Text extract:
Janet Yellen yield curve

Former Fed Chair Janet Yellen said Monday that the recent inversion of the yield curve between the 3-month and 10-year Treasury notes could signal the need for an interest rate cut and not be the harbinger of a prolonged recession.

Stocks tanked on Friday after the inversion of the yield curve in the U.S. bond markets. This generally occurs with short-term rates pass their long-term counterparts, hurting bank lending profits and signaling a weakening in the long-term forecast for the economy.

Yellen was asked whether she thought a recession was imminent during a conference in Hong Kong after the inversion.

Per CNBC:

“My own answer is no, I don’t see it as a signal of recession,” Yellen said during a question and answer session at the Credit Suisse Asian Financial Conference.

“In contrast to times past, there’s a tendency now for the yield curve to be very flat,” she said, adding that it’s now easier for it to invert — which traditionally meant investors had become concerned about a future downturn. In technical terms, it’s when the spread between the three-month Treasury bill yield and the 10-year note rate turns negative, which happened on Friday for the first time since 2007.

“And in fact it might signal that the Fed would at some point need to cut rates, but it certainly doesn’t signal that this is a set of developments that would necessarily cause a recession,” Yellen added.

Entries:

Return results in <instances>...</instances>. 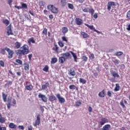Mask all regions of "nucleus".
I'll return each instance as SVG.
<instances>
[{
	"instance_id": "27",
	"label": "nucleus",
	"mask_w": 130,
	"mask_h": 130,
	"mask_svg": "<svg viewBox=\"0 0 130 130\" xmlns=\"http://www.w3.org/2000/svg\"><path fill=\"white\" fill-rule=\"evenodd\" d=\"M111 75H112L114 78H119V75L118 74V73H116L114 71H112V72H111Z\"/></svg>"
},
{
	"instance_id": "53",
	"label": "nucleus",
	"mask_w": 130,
	"mask_h": 130,
	"mask_svg": "<svg viewBox=\"0 0 130 130\" xmlns=\"http://www.w3.org/2000/svg\"><path fill=\"white\" fill-rule=\"evenodd\" d=\"M13 84V82L11 81H9L6 84V86H11Z\"/></svg>"
},
{
	"instance_id": "18",
	"label": "nucleus",
	"mask_w": 130,
	"mask_h": 130,
	"mask_svg": "<svg viewBox=\"0 0 130 130\" xmlns=\"http://www.w3.org/2000/svg\"><path fill=\"white\" fill-rule=\"evenodd\" d=\"M71 53L72 55L73 58H74V61H75V62H78V57L77 56V54L73 52V51H71Z\"/></svg>"
},
{
	"instance_id": "14",
	"label": "nucleus",
	"mask_w": 130,
	"mask_h": 130,
	"mask_svg": "<svg viewBox=\"0 0 130 130\" xmlns=\"http://www.w3.org/2000/svg\"><path fill=\"white\" fill-rule=\"evenodd\" d=\"M111 125L109 124L105 125L100 130H110Z\"/></svg>"
},
{
	"instance_id": "11",
	"label": "nucleus",
	"mask_w": 130,
	"mask_h": 130,
	"mask_svg": "<svg viewBox=\"0 0 130 130\" xmlns=\"http://www.w3.org/2000/svg\"><path fill=\"white\" fill-rule=\"evenodd\" d=\"M38 97L39 98H41L43 102H47V98H46L45 95L42 94L40 93L38 95Z\"/></svg>"
},
{
	"instance_id": "1",
	"label": "nucleus",
	"mask_w": 130,
	"mask_h": 130,
	"mask_svg": "<svg viewBox=\"0 0 130 130\" xmlns=\"http://www.w3.org/2000/svg\"><path fill=\"white\" fill-rule=\"evenodd\" d=\"M29 46L27 45L24 44L21 47L20 49L16 50V54L18 55V56H22V55H26L29 53Z\"/></svg>"
},
{
	"instance_id": "64",
	"label": "nucleus",
	"mask_w": 130,
	"mask_h": 130,
	"mask_svg": "<svg viewBox=\"0 0 130 130\" xmlns=\"http://www.w3.org/2000/svg\"><path fill=\"white\" fill-rule=\"evenodd\" d=\"M93 18H94V19H97V18H98V15L97 13H95L93 15Z\"/></svg>"
},
{
	"instance_id": "42",
	"label": "nucleus",
	"mask_w": 130,
	"mask_h": 130,
	"mask_svg": "<svg viewBox=\"0 0 130 130\" xmlns=\"http://www.w3.org/2000/svg\"><path fill=\"white\" fill-rule=\"evenodd\" d=\"M5 122H6V118L3 117H0V123H5Z\"/></svg>"
},
{
	"instance_id": "28",
	"label": "nucleus",
	"mask_w": 130,
	"mask_h": 130,
	"mask_svg": "<svg viewBox=\"0 0 130 130\" xmlns=\"http://www.w3.org/2000/svg\"><path fill=\"white\" fill-rule=\"evenodd\" d=\"M9 128H17V126L16 124H15L14 123H10L9 124Z\"/></svg>"
},
{
	"instance_id": "13",
	"label": "nucleus",
	"mask_w": 130,
	"mask_h": 130,
	"mask_svg": "<svg viewBox=\"0 0 130 130\" xmlns=\"http://www.w3.org/2000/svg\"><path fill=\"white\" fill-rule=\"evenodd\" d=\"M75 21H76V23L78 26H81V25L83 24V20L79 18H76L75 19Z\"/></svg>"
},
{
	"instance_id": "31",
	"label": "nucleus",
	"mask_w": 130,
	"mask_h": 130,
	"mask_svg": "<svg viewBox=\"0 0 130 130\" xmlns=\"http://www.w3.org/2000/svg\"><path fill=\"white\" fill-rule=\"evenodd\" d=\"M24 64L25 71H29V70L30 69V66L29 65V63L26 62Z\"/></svg>"
},
{
	"instance_id": "43",
	"label": "nucleus",
	"mask_w": 130,
	"mask_h": 130,
	"mask_svg": "<svg viewBox=\"0 0 130 130\" xmlns=\"http://www.w3.org/2000/svg\"><path fill=\"white\" fill-rule=\"evenodd\" d=\"M1 53L3 54V55H5L6 54V47L5 48L1 49Z\"/></svg>"
},
{
	"instance_id": "48",
	"label": "nucleus",
	"mask_w": 130,
	"mask_h": 130,
	"mask_svg": "<svg viewBox=\"0 0 130 130\" xmlns=\"http://www.w3.org/2000/svg\"><path fill=\"white\" fill-rule=\"evenodd\" d=\"M81 104H82V103H81V102L80 101H77L75 103V106L76 107H79V106H81Z\"/></svg>"
},
{
	"instance_id": "26",
	"label": "nucleus",
	"mask_w": 130,
	"mask_h": 130,
	"mask_svg": "<svg viewBox=\"0 0 130 130\" xmlns=\"http://www.w3.org/2000/svg\"><path fill=\"white\" fill-rule=\"evenodd\" d=\"M58 1L60 2L61 7H66L67 5L66 0H58Z\"/></svg>"
},
{
	"instance_id": "52",
	"label": "nucleus",
	"mask_w": 130,
	"mask_h": 130,
	"mask_svg": "<svg viewBox=\"0 0 130 130\" xmlns=\"http://www.w3.org/2000/svg\"><path fill=\"white\" fill-rule=\"evenodd\" d=\"M112 61L114 62V63H115V64H118V63H119V60H118L117 59L113 60Z\"/></svg>"
},
{
	"instance_id": "59",
	"label": "nucleus",
	"mask_w": 130,
	"mask_h": 130,
	"mask_svg": "<svg viewBox=\"0 0 130 130\" xmlns=\"http://www.w3.org/2000/svg\"><path fill=\"white\" fill-rule=\"evenodd\" d=\"M18 128L19 129H22V130H24V126L23 125H19L18 126Z\"/></svg>"
},
{
	"instance_id": "34",
	"label": "nucleus",
	"mask_w": 130,
	"mask_h": 130,
	"mask_svg": "<svg viewBox=\"0 0 130 130\" xmlns=\"http://www.w3.org/2000/svg\"><path fill=\"white\" fill-rule=\"evenodd\" d=\"M47 28L46 27L44 28L42 34V35H45V36H47Z\"/></svg>"
},
{
	"instance_id": "23",
	"label": "nucleus",
	"mask_w": 130,
	"mask_h": 130,
	"mask_svg": "<svg viewBox=\"0 0 130 130\" xmlns=\"http://www.w3.org/2000/svg\"><path fill=\"white\" fill-rule=\"evenodd\" d=\"M80 34L82 35L83 38H89V35L84 31H81Z\"/></svg>"
},
{
	"instance_id": "56",
	"label": "nucleus",
	"mask_w": 130,
	"mask_h": 130,
	"mask_svg": "<svg viewBox=\"0 0 130 130\" xmlns=\"http://www.w3.org/2000/svg\"><path fill=\"white\" fill-rule=\"evenodd\" d=\"M126 30L127 31H130V23L129 24H127L126 25Z\"/></svg>"
},
{
	"instance_id": "24",
	"label": "nucleus",
	"mask_w": 130,
	"mask_h": 130,
	"mask_svg": "<svg viewBox=\"0 0 130 130\" xmlns=\"http://www.w3.org/2000/svg\"><path fill=\"white\" fill-rule=\"evenodd\" d=\"M66 61V57L61 56L59 57V62L60 63H63Z\"/></svg>"
},
{
	"instance_id": "25",
	"label": "nucleus",
	"mask_w": 130,
	"mask_h": 130,
	"mask_svg": "<svg viewBox=\"0 0 130 130\" xmlns=\"http://www.w3.org/2000/svg\"><path fill=\"white\" fill-rule=\"evenodd\" d=\"M61 55L65 58H69L71 56V54L69 52H66L65 53L61 54Z\"/></svg>"
},
{
	"instance_id": "16",
	"label": "nucleus",
	"mask_w": 130,
	"mask_h": 130,
	"mask_svg": "<svg viewBox=\"0 0 130 130\" xmlns=\"http://www.w3.org/2000/svg\"><path fill=\"white\" fill-rule=\"evenodd\" d=\"M99 96L101 97V98H104L105 97V90L103 89L102 91L100 92Z\"/></svg>"
},
{
	"instance_id": "63",
	"label": "nucleus",
	"mask_w": 130,
	"mask_h": 130,
	"mask_svg": "<svg viewBox=\"0 0 130 130\" xmlns=\"http://www.w3.org/2000/svg\"><path fill=\"white\" fill-rule=\"evenodd\" d=\"M92 110H93V109H92V107H91V106H89L88 107V111H89V112H92Z\"/></svg>"
},
{
	"instance_id": "47",
	"label": "nucleus",
	"mask_w": 130,
	"mask_h": 130,
	"mask_svg": "<svg viewBox=\"0 0 130 130\" xmlns=\"http://www.w3.org/2000/svg\"><path fill=\"white\" fill-rule=\"evenodd\" d=\"M88 57L90 58V59H94L95 58V56H94V54L93 53L90 54Z\"/></svg>"
},
{
	"instance_id": "3",
	"label": "nucleus",
	"mask_w": 130,
	"mask_h": 130,
	"mask_svg": "<svg viewBox=\"0 0 130 130\" xmlns=\"http://www.w3.org/2000/svg\"><path fill=\"white\" fill-rule=\"evenodd\" d=\"M5 49L8 53V58H9V59H11V58H13L14 54H15V52H14L13 50H11L9 48H8V47H6Z\"/></svg>"
},
{
	"instance_id": "41",
	"label": "nucleus",
	"mask_w": 130,
	"mask_h": 130,
	"mask_svg": "<svg viewBox=\"0 0 130 130\" xmlns=\"http://www.w3.org/2000/svg\"><path fill=\"white\" fill-rule=\"evenodd\" d=\"M49 70V67H48V66H45V67L43 68V71H44V72H46V73H48Z\"/></svg>"
},
{
	"instance_id": "57",
	"label": "nucleus",
	"mask_w": 130,
	"mask_h": 130,
	"mask_svg": "<svg viewBox=\"0 0 130 130\" xmlns=\"http://www.w3.org/2000/svg\"><path fill=\"white\" fill-rule=\"evenodd\" d=\"M0 130H7V127L5 126L2 127V125H0Z\"/></svg>"
},
{
	"instance_id": "21",
	"label": "nucleus",
	"mask_w": 130,
	"mask_h": 130,
	"mask_svg": "<svg viewBox=\"0 0 130 130\" xmlns=\"http://www.w3.org/2000/svg\"><path fill=\"white\" fill-rule=\"evenodd\" d=\"M49 100L51 102H53V101H55V100H56V97H55V96H54L53 95H50L49 96Z\"/></svg>"
},
{
	"instance_id": "37",
	"label": "nucleus",
	"mask_w": 130,
	"mask_h": 130,
	"mask_svg": "<svg viewBox=\"0 0 130 130\" xmlns=\"http://www.w3.org/2000/svg\"><path fill=\"white\" fill-rule=\"evenodd\" d=\"M120 89V86H119V84L118 83L116 84V86L114 88V91H119Z\"/></svg>"
},
{
	"instance_id": "44",
	"label": "nucleus",
	"mask_w": 130,
	"mask_h": 130,
	"mask_svg": "<svg viewBox=\"0 0 130 130\" xmlns=\"http://www.w3.org/2000/svg\"><path fill=\"white\" fill-rule=\"evenodd\" d=\"M68 8L70 9L71 10H74V5L71 4V3H68Z\"/></svg>"
},
{
	"instance_id": "22",
	"label": "nucleus",
	"mask_w": 130,
	"mask_h": 130,
	"mask_svg": "<svg viewBox=\"0 0 130 130\" xmlns=\"http://www.w3.org/2000/svg\"><path fill=\"white\" fill-rule=\"evenodd\" d=\"M15 61L17 62V64L15 63V66H18L19 64L20 66H22L23 64V61L19 59H16Z\"/></svg>"
},
{
	"instance_id": "35",
	"label": "nucleus",
	"mask_w": 130,
	"mask_h": 130,
	"mask_svg": "<svg viewBox=\"0 0 130 130\" xmlns=\"http://www.w3.org/2000/svg\"><path fill=\"white\" fill-rule=\"evenodd\" d=\"M69 89L70 90H78V87H76L75 85H71L69 86Z\"/></svg>"
},
{
	"instance_id": "36",
	"label": "nucleus",
	"mask_w": 130,
	"mask_h": 130,
	"mask_svg": "<svg viewBox=\"0 0 130 130\" xmlns=\"http://www.w3.org/2000/svg\"><path fill=\"white\" fill-rule=\"evenodd\" d=\"M28 44H31V43H35V40H34V38H30L27 41Z\"/></svg>"
},
{
	"instance_id": "38",
	"label": "nucleus",
	"mask_w": 130,
	"mask_h": 130,
	"mask_svg": "<svg viewBox=\"0 0 130 130\" xmlns=\"http://www.w3.org/2000/svg\"><path fill=\"white\" fill-rule=\"evenodd\" d=\"M79 82H80V83H81L82 84H83V85H84V84H85V83H87V80H85L83 78H80Z\"/></svg>"
},
{
	"instance_id": "10",
	"label": "nucleus",
	"mask_w": 130,
	"mask_h": 130,
	"mask_svg": "<svg viewBox=\"0 0 130 130\" xmlns=\"http://www.w3.org/2000/svg\"><path fill=\"white\" fill-rule=\"evenodd\" d=\"M85 26H86V27H88L89 29L90 30H92V31H94V32H96V33H100V31L97 30L96 29H95V27H94V25H89L88 24L85 23Z\"/></svg>"
},
{
	"instance_id": "32",
	"label": "nucleus",
	"mask_w": 130,
	"mask_h": 130,
	"mask_svg": "<svg viewBox=\"0 0 130 130\" xmlns=\"http://www.w3.org/2000/svg\"><path fill=\"white\" fill-rule=\"evenodd\" d=\"M3 24H5L6 26H9L10 25V21L9 20L6 19L3 20Z\"/></svg>"
},
{
	"instance_id": "7",
	"label": "nucleus",
	"mask_w": 130,
	"mask_h": 130,
	"mask_svg": "<svg viewBox=\"0 0 130 130\" xmlns=\"http://www.w3.org/2000/svg\"><path fill=\"white\" fill-rule=\"evenodd\" d=\"M7 33L8 36H10V35H14V33L12 30V25L10 24L7 27Z\"/></svg>"
},
{
	"instance_id": "17",
	"label": "nucleus",
	"mask_w": 130,
	"mask_h": 130,
	"mask_svg": "<svg viewBox=\"0 0 130 130\" xmlns=\"http://www.w3.org/2000/svg\"><path fill=\"white\" fill-rule=\"evenodd\" d=\"M14 45H15L14 48L15 49H19V48L21 47V44L19 42H16L14 44Z\"/></svg>"
},
{
	"instance_id": "33",
	"label": "nucleus",
	"mask_w": 130,
	"mask_h": 130,
	"mask_svg": "<svg viewBox=\"0 0 130 130\" xmlns=\"http://www.w3.org/2000/svg\"><path fill=\"white\" fill-rule=\"evenodd\" d=\"M56 62H57V58L56 57L52 58L51 60V63H52V64H54V63H56Z\"/></svg>"
},
{
	"instance_id": "20",
	"label": "nucleus",
	"mask_w": 130,
	"mask_h": 130,
	"mask_svg": "<svg viewBox=\"0 0 130 130\" xmlns=\"http://www.w3.org/2000/svg\"><path fill=\"white\" fill-rule=\"evenodd\" d=\"M120 104L123 108H125V106H124V104H127V101H126L125 100H122L120 102Z\"/></svg>"
},
{
	"instance_id": "45",
	"label": "nucleus",
	"mask_w": 130,
	"mask_h": 130,
	"mask_svg": "<svg viewBox=\"0 0 130 130\" xmlns=\"http://www.w3.org/2000/svg\"><path fill=\"white\" fill-rule=\"evenodd\" d=\"M54 46L55 47V48H53L52 50H55V52H58V47L57 46V45H54Z\"/></svg>"
},
{
	"instance_id": "54",
	"label": "nucleus",
	"mask_w": 130,
	"mask_h": 130,
	"mask_svg": "<svg viewBox=\"0 0 130 130\" xmlns=\"http://www.w3.org/2000/svg\"><path fill=\"white\" fill-rule=\"evenodd\" d=\"M0 66L4 68L5 67V62L3 60H0Z\"/></svg>"
},
{
	"instance_id": "4",
	"label": "nucleus",
	"mask_w": 130,
	"mask_h": 130,
	"mask_svg": "<svg viewBox=\"0 0 130 130\" xmlns=\"http://www.w3.org/2000/svg\"><path fill=\"white\" fill-rule=\"evenodd\" d=\"M109 122V120L108 119L105 117H102L100 121L99 122V125L102 126V125H104L105 123H108Z\"/></svg>"
},
{
	"instance_id": "58",
	"label": "nucleus",
	"mask_w": 130,
	"mask_h": 130,
	"mask_svg": "<svg viewBox=\"0 0 130 130\" xmlns=\"http://www.w3.org/2000/svg\"><path fill=\"white\" fill-rule=\"evenodd\" d=\"M62 40L63 41H65L66 42H68V40L67 39V38H66V37H62Z\"/></svg>"
},
{
	"instance_id": "46",
	"label": "nucleus",
	"mask_w": 130,
	"mask_h": 130,
	"mask_svg": "<svg viewBox=\"0 0 130 130\" xmlns=\"http://www.w3.org/2000/svg\"><path fill=\"white\" fill-rule=\"evenodd\" d=\"M10 74L12 76V78H15V74L13 73V72L11 70H9L8 71V75Z\"/></svg>"
},
{
	"instance_id": "51",
	"label": "nucleus",
	"mask_w": 130,
	"mask_h": 130,
	"mask_svg": "<svg viewBox=\"0 0 130 130\" xmlns=\"http://www.w3.org/2000/svg\"><path fill=\"white\" fill-rule=\"evenodd\" d=\"M39 5L41 7H44V6H45V2H43V1H40L39 2Z\"/></svg>"
},
{
	"instance_id": "2",
	"label": "nucleus",
	"mask_w": 130,
	"mask_h": 130,
	"mask_svg": "<svg viewBox=\"0 0 130 130\" xmlns=\"http://www.w3.org/2000/svg\"><path fill=\"white\" fill-rule=\"evenodd\" d=\"M47 9L51 11L53 14H57L58 13V9L55 7L54 5H48Z\"/></svg>"
},
{
	"instance_id": "61",
	"label": "nucleus",
	"mask_w": 130,
	"mask_h": 130,
	"mask_svg": "<svg viewBox=\"0 0 130 130\" xmlns=\"http://www.w3.org/2000/svg\"><path fill=\"white\" fill-rule=\"evenodd\" d=\"M8 3L10 6H12V3H13L12 0H8Z\"/></svg>"
},
{
	"instance_id": "49",
	"label": "nucleus",
	"mask_w": 130,
	"mask_h": 130,
	"mask_svg": "<svg viewBox=\"0 0 130 130\" xmlns=\"http://www.w3.org/2000/svg\"><path fill=\"white\" fill-rule=\"evenodd\" d=\"M58 44L60 47H63V46H64V44L61 41H59L58 42Z\"/></svg>"
},
{
	"instance_id": "5",
	"label": "nucleus",
	"mask_w": 130,
	"mask_h": 130,
	"mask_svg": "<svg viewBox=\"0 0 130 130\" xmlns=\"http://www.w3.org/2000/svg\"><path fill=\"white\" fill-rule=\"evenodd\" d=\"M83 12L84 13H88V12H89V14H91V16H93V15H94V13H95V10H94L93 9L85 8L83 10Z\"/></svg>"
},
{
	"instance_id": "8",
	"label": "nucleus",
	"mask_w": 130,
	"mask_h": 130,
	"mask_svg": "<svg viewBox=\"0 0 130 130\" xmlns=\"http://www.w3.org/2000/svg\"><path fill=\"white\" fill-rule=\"evenodd\" d=\"M40 124V115H37V119L35 121V123H34V126L37 127V125Z\"/></svg>"
},
{
	"instance_id": "62",
	"label": "nucleus",
	"mask_w": 130,
	"mask_h": 130,
	"mask_svg": "<svg viewBox=\"0 0 130 130\" xmlns=\"http://www.w3.org/2000/svg\"><path fill=\"white\" fill-rule=\"evenodd\" d=\"M11 106H12V105H11V104L8 103L7 104V108L8 109H11Z\"/></svg>"
},
{
	"instance_id": "15",
	"label": "nucleus",
	"mask_w": 130,
	"mask_h": 130,
	"mask_svg": "<svg viewBox=\"0 0 130 130\" xmlns=\"http://www.w3.org/2000/svg\"><path fill=\"white\" fill-rule=\"evenodd\" d=\"M48 87H49V82H45V84H43V85H42V90H46V89H47Z\"/></svg>"
},
{
	"instance_id": "60",
	"label": "nucleus",
	"mask_w": 130,
	"mask_h": 130,
	"mask_svg": "<svg viewBox=\"0 0 130 130\" xmlns=\"http://www.w3.org/2000/svg\"><path fill=\"white\" fill-rule=\"evenodd\" d=\"M107 95H108V96L109 97H111L112 94L111 93V92L108 91L107 92Z\"/></svg>"
},
{
	"instance_id": "12",
	"label": "nucleus",
	"mask_w": 130,
	"mask_h": 130,
	"mask_svg": "<svg viewBox=\"0 0 130 130\" xmlns=\"http://www.w3.org/2000/svg\"><path fill=\"white\" fill-rule=\"evenodd\" d=\"M68 75L69 76H76V72H75V70L73 68L70 69L68 72Z\"/></svg>"
},
{
	"instance_id": "40",
	"label": "nucleus",
	"mask_w": 130,
	"mask_h": 130,
	"mask_svg": "<svg viewBox=\"0 0 130 130\" xmlns=\"http://www.w3.org/2000/svg\"><path fill=\"white\" fill-rule=\"evenodd\" d=\"M21 9H25L26 10V9H28V6H27V4L25 3H22L21 4Z\"/></svg>"
},
{
	"instance_id": "39",
	"label": "nucleus",
	"mask_w": 130,
	"mask_h": 130,
	"mask_svg": "<svg viewBox=\"0 0 130 130\" xmlns=\"http://www.w3.org/2000/svg\"><path fill=\"white\" fill-rule=\"evenodd\" d=\"M123 54V52H121V51H119V52H116L115 53V55L116 56H119L120 55H122Z\"/></svg>"
},
{
	"instance_id": "30",
	"label": "nucleus",
	"mask_w": 130,
	"mask_h": 130,
	"mask_svg": "<svg viewBox=\"0 0 130 130\" xmlns=\"http://www.w3.org/2000/svg\"><path fill=\"white\" fill-rule=\"evenodd\" d=\"M69 31V29L67 27H63L62 28V32L63 34H66Z\"/></svg>"
},
{
	"instance_id": "6",
	"label": "nucleus",
	"mask_w": 130,
	"mask_h": 130,
	"mask_svg": "<svg viewBox=\"0 0 130 130\" xmlns=\"http://www.w3.org/2000/svg\"><path fill=\"white\" fill-rule=\"evenodd\" d=\"M116 6V4H115V3L112 1L109 2L108 3L107 5V10L108 11H110L111 10V7H115Z\"/></svg>"
},
{
	"instance_id": "50",
	"label": "nucleus",
	"mask_w": 130,
	"mask_h": 130,
	"mask_svg": "<svg viewBox=\"0 0 130 130\" xmlns=\"http://www.w3.org/2000/svg\"><path fill=\"white\" fill-rule=\"evenodd\" d=\"M82 59H83V61H87V60H88V57L86 56V55H83L82 57Z\"/></svg>"
},
{
	"instance_id": "55",
	"label": "nucleus",
	"mask_w": 130,
	"mask_h": 130,
	"mask_svg": "<svg viewBox=\"0 0 130 130\" xmlns=\"http://www.w3.org/2000/svg\"><path fill=\"white\" fill-rule=\"evenodd\" d=\"M126 16H127V18H128V19H129V20H130V10H129L127 14H126Z\"/></svg>"
},
{
	"instance_id": "19",
	"label": "nucleus",
	"mask_w": 130,
	"mask_h": 130,
	"mask_svg": "<svg viewBox=\"0 0 130 130\" xmlns=\"http://www.w3.org/2000/svg\"><path fill=\"white\" fill-rule=\"evenodd\" d=\"M33 85L32 84H29L26 86H25V89L26 90H27V91H32L33 90Z\"/></svg>"
},
{
	"instance_id": "29",
	"label": "nucleus",
	"mask_w": 130,
	"mask_h": 130,
	"mask_svg": "<svg viewBox=\"0 0 130 130\" xmlns=\"http://www.w3.org/2000/svg\"><path fill=\"white\" fill-rule=\"evenodd\" d=\"M2 97L4 102H7V97H8V94L2 92Z\"/></svg>"
},
{
	"instance_id": "9",
	"label": "nucleus",
	"mask_w": 130,
	"mask_h": 130,
	"mask_svg": "<svg viewBox=\"0 0 130 130\" xmlns=\"http://www.w3.org/2000/svg\"><path fill=\"white\" fill-rule=\"evenodd\" d=\"M56 97L58 99V101L60 103L62 104L66 102V100L64 99V98L61 97L59 93L56 94Z\"/></svg>"
}]
</instances>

To be done:
a – According to the article on Janet Yellen and the yield curve, in which city was the conference where Yellen was asked about a recession?
b – Repeat the part of the Yellen yield curve article from "Stocks tanked on" to "after the inversion." word for word.

Exercise responses:
a – Hong Kong.

b –
Stocks tanked on Friday after the inversion of the yield curve in the U.S. bond markets. This generally occurs with short-term rates pass their long-term counterparts, hurting bank lending profits and signaling a weakening in the long-term forecast for the economy.

Yellen was asked whether she thought a recession was imminent during a conference in Hong Kong after the inversion.